Luís Filipe Loureiro Comparato (born in 1949), known as Doc Comparato, is a Brazilian writer of miniseries, television series and Brazilian cinema.

Career
He was a founder of the Centro de Criação da Rede Globo, acting as writer of shows like Mulher (1998), O Tempo e o Vento (1985),  A Justiceira (1997), and  Lampião e Maria Bonita (1982), receiving the Gold Medal of Cinema and Television Festival of New York.

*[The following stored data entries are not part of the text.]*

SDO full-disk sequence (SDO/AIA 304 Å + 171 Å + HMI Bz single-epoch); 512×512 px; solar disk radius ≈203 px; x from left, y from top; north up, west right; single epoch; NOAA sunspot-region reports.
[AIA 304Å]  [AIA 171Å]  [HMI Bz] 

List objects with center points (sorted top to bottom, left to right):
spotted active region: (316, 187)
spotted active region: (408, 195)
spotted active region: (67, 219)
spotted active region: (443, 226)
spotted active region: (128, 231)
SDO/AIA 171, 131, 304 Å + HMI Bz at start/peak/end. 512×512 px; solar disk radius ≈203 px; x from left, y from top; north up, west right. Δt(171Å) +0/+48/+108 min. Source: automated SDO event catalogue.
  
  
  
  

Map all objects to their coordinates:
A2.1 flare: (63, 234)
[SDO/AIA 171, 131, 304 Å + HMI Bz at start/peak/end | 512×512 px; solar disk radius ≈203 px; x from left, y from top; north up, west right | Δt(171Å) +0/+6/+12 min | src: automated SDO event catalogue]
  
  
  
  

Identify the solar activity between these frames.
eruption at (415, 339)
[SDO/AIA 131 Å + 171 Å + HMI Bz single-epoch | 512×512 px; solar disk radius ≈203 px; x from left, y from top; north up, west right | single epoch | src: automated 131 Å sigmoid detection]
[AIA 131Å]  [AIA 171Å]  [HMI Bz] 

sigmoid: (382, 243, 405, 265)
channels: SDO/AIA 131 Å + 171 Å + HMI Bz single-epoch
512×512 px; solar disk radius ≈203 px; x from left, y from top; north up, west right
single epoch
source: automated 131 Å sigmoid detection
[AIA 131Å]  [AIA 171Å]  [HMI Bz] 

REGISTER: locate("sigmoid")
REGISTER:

He worked in Europe, writing for film and television, including the miniseries "Me alquilo para soñar" (1989) with Gabriel García Márquez. Internationally recognized, he received nine awards, including the Japan Award for Television (1980/1981), the DAAD - Deuchst Academic Art Development (2002) and the Theatre Prize Anna Magnani (2003-2004), in Italy.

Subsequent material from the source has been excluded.